Please describe the problem.

It seems that git-annex does not close the stdin of an external special remote when the ASYNC extension is in use. Sometimes git-annex goes ahead anyway, but sometimes it hangs until it or the remote process is killed.

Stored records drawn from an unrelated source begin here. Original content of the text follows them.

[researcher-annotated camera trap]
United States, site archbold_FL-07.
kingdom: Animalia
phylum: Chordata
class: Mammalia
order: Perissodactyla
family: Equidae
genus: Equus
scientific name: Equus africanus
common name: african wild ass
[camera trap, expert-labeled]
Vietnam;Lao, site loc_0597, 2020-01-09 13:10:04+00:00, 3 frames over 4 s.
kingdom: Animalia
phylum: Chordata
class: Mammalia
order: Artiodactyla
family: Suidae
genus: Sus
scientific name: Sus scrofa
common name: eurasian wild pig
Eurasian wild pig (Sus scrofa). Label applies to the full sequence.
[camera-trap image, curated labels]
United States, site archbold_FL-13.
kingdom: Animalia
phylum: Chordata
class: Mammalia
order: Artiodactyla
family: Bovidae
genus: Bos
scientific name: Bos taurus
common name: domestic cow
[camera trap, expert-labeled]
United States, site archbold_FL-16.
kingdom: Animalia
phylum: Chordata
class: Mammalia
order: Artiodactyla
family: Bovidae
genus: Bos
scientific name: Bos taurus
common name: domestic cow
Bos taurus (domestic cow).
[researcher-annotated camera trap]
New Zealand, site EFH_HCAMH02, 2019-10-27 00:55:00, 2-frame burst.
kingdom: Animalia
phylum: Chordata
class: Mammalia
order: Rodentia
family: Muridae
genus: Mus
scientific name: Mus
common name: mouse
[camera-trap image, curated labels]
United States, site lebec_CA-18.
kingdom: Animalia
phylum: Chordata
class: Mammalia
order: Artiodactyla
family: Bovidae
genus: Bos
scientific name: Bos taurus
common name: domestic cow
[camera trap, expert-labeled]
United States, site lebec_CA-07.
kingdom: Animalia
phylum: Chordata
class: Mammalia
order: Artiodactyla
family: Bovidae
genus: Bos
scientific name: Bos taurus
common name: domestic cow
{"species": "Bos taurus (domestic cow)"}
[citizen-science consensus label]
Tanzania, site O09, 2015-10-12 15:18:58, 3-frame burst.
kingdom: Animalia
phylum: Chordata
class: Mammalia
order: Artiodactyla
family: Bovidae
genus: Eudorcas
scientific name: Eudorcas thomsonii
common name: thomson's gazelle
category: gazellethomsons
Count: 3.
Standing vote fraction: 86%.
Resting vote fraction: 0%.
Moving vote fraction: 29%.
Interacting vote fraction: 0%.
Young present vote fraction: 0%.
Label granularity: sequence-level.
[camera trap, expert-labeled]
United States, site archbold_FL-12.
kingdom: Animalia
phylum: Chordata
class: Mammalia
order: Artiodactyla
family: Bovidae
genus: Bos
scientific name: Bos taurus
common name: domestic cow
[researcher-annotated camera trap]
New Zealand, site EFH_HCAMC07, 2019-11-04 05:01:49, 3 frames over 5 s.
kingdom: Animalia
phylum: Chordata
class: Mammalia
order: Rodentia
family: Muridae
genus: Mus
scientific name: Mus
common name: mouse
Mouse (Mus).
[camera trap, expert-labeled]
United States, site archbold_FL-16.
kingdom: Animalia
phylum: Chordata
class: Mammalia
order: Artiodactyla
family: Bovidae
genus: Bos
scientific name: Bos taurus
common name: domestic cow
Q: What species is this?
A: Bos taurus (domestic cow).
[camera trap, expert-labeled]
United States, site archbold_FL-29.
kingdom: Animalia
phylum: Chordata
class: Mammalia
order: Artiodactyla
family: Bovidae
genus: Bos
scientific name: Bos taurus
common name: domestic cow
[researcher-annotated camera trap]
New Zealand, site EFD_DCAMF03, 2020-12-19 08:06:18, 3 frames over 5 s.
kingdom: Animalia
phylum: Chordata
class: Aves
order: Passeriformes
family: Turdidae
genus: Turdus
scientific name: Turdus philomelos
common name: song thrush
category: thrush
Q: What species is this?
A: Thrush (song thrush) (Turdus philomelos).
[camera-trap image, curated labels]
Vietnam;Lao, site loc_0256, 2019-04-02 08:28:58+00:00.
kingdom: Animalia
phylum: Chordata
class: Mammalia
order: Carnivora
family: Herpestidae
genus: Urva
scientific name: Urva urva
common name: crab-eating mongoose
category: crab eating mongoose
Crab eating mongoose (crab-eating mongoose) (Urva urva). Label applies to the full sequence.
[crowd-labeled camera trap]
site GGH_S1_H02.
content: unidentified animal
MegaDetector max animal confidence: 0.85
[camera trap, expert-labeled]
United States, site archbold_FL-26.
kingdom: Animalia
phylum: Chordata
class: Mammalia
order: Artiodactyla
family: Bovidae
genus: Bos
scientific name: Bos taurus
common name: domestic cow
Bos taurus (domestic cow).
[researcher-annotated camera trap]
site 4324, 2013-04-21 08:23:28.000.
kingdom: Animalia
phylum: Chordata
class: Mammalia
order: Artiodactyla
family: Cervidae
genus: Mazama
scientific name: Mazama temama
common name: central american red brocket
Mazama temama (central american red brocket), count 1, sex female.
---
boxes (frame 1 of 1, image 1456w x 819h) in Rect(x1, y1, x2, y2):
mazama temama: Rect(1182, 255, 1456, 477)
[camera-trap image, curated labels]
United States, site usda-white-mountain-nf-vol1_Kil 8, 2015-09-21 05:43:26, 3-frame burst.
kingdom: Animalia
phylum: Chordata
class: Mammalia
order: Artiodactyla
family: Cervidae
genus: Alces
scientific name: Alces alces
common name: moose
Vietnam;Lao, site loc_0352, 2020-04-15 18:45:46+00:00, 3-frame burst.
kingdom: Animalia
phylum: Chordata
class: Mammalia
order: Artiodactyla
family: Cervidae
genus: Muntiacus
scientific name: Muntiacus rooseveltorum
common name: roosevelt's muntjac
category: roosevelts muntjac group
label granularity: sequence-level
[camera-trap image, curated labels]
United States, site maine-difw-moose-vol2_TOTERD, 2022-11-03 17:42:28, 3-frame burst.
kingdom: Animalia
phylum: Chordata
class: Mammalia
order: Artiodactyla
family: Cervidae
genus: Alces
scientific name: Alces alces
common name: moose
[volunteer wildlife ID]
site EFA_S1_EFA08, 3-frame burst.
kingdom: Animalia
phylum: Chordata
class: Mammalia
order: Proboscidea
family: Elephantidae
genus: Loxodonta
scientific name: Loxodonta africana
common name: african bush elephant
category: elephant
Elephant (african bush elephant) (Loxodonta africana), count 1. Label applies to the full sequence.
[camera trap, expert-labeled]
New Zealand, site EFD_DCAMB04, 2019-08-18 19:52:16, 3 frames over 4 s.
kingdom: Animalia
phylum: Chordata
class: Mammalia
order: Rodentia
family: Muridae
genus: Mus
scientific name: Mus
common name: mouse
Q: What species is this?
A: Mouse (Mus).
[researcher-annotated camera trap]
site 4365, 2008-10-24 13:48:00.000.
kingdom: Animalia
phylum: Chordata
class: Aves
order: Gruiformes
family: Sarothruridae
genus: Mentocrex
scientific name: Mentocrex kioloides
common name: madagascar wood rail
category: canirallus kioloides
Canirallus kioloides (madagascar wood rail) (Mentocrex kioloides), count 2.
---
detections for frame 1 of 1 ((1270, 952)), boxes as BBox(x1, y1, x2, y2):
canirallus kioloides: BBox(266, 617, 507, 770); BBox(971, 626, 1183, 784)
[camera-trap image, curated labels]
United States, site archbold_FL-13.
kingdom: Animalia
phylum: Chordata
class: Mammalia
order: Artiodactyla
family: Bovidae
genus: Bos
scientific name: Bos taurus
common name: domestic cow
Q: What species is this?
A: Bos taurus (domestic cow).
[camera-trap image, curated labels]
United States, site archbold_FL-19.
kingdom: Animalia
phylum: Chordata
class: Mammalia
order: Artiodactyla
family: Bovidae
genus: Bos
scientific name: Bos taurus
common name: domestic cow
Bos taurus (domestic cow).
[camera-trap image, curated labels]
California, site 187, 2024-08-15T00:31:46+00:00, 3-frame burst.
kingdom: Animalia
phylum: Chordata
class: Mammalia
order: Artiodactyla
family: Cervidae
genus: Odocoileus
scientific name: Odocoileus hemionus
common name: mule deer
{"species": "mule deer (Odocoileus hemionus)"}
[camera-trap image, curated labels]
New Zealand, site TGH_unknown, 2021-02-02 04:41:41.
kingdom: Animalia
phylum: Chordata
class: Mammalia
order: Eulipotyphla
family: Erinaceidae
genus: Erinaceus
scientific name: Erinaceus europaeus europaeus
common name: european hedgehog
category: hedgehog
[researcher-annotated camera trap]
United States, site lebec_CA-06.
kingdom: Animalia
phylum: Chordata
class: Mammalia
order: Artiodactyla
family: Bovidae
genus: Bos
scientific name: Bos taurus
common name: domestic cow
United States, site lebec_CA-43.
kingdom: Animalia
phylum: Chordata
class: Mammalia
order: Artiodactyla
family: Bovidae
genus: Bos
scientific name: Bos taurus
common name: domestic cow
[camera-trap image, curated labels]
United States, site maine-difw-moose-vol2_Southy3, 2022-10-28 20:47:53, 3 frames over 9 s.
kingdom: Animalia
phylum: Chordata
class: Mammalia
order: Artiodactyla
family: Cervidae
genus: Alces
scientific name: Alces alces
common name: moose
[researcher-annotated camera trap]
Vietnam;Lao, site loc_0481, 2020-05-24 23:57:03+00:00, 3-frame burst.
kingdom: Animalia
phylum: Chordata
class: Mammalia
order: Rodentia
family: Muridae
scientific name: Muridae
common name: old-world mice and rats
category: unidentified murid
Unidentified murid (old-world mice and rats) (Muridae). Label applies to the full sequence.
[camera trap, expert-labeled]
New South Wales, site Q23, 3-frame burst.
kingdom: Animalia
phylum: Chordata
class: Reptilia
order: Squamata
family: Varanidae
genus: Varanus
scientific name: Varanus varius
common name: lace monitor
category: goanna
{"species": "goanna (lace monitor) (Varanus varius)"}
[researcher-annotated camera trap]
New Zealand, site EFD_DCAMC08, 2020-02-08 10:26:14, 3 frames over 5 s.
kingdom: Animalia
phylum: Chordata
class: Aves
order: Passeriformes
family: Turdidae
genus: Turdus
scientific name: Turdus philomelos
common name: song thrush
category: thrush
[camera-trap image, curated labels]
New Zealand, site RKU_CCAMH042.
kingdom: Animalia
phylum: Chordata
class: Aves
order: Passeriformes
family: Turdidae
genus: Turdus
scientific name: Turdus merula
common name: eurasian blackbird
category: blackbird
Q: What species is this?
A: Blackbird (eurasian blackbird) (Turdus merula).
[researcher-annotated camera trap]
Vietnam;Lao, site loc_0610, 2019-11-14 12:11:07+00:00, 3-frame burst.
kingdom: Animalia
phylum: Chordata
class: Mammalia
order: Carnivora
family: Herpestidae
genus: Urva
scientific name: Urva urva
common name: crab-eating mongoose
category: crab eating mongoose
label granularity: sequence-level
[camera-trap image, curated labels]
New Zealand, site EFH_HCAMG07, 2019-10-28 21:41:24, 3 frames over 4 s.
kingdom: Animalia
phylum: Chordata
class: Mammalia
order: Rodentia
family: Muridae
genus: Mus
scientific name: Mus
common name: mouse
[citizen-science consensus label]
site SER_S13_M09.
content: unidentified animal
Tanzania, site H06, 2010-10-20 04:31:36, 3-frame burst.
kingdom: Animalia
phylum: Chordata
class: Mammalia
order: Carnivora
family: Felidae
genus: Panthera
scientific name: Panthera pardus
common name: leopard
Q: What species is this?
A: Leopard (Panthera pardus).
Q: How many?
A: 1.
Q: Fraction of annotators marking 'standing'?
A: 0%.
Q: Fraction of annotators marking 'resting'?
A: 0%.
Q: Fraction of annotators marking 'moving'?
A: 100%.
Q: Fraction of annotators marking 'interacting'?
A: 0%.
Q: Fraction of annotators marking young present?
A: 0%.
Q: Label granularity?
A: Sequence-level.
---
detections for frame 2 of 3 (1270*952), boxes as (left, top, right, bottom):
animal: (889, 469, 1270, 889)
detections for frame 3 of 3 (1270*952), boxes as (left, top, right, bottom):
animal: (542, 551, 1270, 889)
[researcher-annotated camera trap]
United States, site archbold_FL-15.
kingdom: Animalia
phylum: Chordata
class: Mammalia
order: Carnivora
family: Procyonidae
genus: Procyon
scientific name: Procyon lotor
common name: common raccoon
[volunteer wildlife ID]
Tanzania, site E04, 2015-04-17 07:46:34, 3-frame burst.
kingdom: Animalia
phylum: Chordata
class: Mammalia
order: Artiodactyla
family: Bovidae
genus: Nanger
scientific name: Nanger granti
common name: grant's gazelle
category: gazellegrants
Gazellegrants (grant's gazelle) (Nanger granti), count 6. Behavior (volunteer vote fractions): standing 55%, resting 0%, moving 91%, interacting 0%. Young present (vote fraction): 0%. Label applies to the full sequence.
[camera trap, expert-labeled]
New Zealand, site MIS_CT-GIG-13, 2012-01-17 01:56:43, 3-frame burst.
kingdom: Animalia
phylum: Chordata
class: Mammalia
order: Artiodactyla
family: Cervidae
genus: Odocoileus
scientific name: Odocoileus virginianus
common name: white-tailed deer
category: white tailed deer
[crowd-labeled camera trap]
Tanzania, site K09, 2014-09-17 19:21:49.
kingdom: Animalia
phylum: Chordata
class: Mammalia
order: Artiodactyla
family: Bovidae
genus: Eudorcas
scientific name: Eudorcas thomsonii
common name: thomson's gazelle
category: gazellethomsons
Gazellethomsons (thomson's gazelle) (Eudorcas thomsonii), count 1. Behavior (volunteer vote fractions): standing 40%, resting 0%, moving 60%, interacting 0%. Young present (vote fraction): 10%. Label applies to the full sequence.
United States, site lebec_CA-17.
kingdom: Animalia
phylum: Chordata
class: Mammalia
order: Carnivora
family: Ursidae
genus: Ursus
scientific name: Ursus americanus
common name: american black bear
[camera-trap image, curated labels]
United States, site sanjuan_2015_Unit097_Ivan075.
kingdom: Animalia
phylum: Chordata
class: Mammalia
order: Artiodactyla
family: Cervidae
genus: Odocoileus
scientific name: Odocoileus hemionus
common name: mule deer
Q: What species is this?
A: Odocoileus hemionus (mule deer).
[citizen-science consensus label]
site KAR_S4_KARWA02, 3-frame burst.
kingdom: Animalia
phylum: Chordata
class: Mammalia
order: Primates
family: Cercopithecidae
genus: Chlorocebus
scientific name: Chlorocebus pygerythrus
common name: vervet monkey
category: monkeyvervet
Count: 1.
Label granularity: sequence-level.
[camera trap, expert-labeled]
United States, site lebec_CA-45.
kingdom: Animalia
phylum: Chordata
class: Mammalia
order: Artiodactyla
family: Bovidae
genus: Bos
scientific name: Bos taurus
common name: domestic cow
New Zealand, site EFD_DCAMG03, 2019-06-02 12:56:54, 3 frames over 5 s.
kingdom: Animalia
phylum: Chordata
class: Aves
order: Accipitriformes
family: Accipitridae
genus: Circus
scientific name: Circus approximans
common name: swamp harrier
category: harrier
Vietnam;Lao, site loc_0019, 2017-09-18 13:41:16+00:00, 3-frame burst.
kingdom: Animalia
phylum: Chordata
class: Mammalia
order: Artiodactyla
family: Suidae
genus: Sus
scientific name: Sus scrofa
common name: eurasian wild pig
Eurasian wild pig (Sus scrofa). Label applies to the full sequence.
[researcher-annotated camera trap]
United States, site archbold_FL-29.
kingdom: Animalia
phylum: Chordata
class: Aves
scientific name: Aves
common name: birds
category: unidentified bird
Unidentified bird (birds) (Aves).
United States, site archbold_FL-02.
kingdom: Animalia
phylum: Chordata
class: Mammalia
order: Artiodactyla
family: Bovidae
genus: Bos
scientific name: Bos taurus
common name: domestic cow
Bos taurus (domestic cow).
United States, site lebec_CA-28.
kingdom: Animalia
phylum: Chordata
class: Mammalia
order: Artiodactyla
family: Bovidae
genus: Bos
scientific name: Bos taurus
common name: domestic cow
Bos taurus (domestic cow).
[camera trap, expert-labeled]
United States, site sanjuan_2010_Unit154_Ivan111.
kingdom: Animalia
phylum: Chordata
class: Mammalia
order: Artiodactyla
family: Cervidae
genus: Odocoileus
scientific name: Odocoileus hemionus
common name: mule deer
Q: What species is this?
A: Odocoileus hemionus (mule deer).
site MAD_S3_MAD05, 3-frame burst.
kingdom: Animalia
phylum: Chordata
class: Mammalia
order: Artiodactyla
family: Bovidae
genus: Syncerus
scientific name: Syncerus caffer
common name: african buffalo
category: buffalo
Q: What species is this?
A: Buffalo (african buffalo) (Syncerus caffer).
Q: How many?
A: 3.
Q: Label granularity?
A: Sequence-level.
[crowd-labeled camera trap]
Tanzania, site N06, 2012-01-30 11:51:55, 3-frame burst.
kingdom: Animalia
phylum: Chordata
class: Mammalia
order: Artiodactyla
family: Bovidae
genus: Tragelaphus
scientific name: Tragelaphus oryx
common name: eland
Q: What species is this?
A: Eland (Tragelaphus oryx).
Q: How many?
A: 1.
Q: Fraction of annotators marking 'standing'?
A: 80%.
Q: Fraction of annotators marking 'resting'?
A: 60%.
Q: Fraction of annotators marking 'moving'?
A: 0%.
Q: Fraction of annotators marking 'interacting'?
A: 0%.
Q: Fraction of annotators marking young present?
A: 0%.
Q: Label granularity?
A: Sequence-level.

What steps will reproduce the problem?

Save the following code (a minimal dummy external special remote) into git-annex-remote-test somewhere on PATH and make it executable:

#!/usr/bin/env python3

import os
import sys


def write(s):
    print(s)
    sys.stdout.flush()


write("VERSION 1")

while True:
    line = sys.stdin.readline().strip()
    if not line:
        print("got EOF", file=sys.stderr)
        break

    cmd, *args = line.split()
    prefix = ""
    if cmd == "J":
        prefix = f"J {args[0]} "
        cmd, *args = args[1:]

    if cmd == "EXTENSIONS":
        if os.environ.get("TEST_ASYNC_ON") == "1":
            write("EXTENSIONS INFO ASYNC")
        else:
            write("EXTENSIONS INFO")
    elif cmd == "INITREMOTE":
        write(prefix + "INITREMOTE-SUCCESS")
    elif cmd == "PREPARE":
        write(prefix + "PREPARE-SUCCESS")
    elif cmd == "TRANSFER":
        tp, key, fn = args
        write(prefix + f"TRANSFER-SUCCESS {tp} {key}")
    elif cmd == "CHECKPRESENT":
        (key,) = args
        write(prefix + f"CHECKPRESENT-SUCCESS {key}")
    elif cmd == "REMOVE":
        (key,) = args
        write(prefix + f"REMOVE-SUCCESS {key}")
    else:
        write(prefix + "UNSUPPORTED-REQUEST")

Run the following script:

#!/bin/sh

PS4='================ '
set -ex

cd "$(mktemp -d)"
git init
git annex init
git annex initremote test type=external externaltype=test encryption=none
touch file
git annex add file
git annex copy --to test file

If the TEST_ASYNC_ON environment variable is set to 1, the dummy remote will advertise ASYNC support. In that case, the git annex copy command will hang until it or the remote process is manually killed. It looks like the initremote command also does not close the stdin of the remote processes that it spawns (as seen by the lack of got EOF lines in the terminal output), but it is able to complete successfully anyway.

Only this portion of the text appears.